ABOUT THIS EXERCISE:
Return, exactly and in full, the lines of the records below starting at the one with "Targeted Ads" and ending at the one with "Offers, Events और", and no other lines.

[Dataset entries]
- Opening Delimiter -

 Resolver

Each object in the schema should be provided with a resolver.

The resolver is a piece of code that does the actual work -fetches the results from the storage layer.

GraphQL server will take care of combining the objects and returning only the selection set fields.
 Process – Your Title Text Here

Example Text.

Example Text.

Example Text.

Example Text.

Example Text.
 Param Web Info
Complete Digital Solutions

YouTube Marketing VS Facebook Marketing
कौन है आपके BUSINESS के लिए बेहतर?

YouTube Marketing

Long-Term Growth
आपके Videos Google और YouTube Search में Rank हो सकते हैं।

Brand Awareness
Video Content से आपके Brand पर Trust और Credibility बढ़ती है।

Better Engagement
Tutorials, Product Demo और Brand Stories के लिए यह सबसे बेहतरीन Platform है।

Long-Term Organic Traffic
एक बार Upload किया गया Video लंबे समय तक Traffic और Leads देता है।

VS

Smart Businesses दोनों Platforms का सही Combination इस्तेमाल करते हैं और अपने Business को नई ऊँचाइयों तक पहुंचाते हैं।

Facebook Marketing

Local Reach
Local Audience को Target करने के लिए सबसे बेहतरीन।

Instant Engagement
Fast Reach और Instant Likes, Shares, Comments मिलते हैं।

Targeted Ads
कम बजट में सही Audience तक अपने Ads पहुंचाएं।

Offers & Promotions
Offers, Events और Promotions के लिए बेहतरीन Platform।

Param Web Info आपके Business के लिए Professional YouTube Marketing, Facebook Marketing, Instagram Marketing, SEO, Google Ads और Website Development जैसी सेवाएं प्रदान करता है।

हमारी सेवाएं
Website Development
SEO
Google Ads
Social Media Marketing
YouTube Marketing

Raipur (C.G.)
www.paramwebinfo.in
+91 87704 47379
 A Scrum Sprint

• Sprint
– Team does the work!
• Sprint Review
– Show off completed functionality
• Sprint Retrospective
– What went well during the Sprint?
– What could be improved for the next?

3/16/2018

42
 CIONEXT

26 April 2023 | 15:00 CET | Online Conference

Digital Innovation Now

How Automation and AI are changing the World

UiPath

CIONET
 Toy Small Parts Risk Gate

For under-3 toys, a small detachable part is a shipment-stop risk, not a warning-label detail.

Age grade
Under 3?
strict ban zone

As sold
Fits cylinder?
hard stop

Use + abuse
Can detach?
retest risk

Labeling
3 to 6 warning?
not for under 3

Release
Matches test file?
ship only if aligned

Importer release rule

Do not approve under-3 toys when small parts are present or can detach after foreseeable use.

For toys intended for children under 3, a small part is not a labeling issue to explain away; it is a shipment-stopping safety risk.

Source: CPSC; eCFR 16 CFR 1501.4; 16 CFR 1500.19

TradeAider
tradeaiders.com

- Closing Delimiter -

TASK RESULT:
Targeted Ads
कम बजट में सही Audience तक अपने Ads पहुंचाएं।

Offers & Promotions
Offers, Events और Promotions के लिए बेहतरीन Platform।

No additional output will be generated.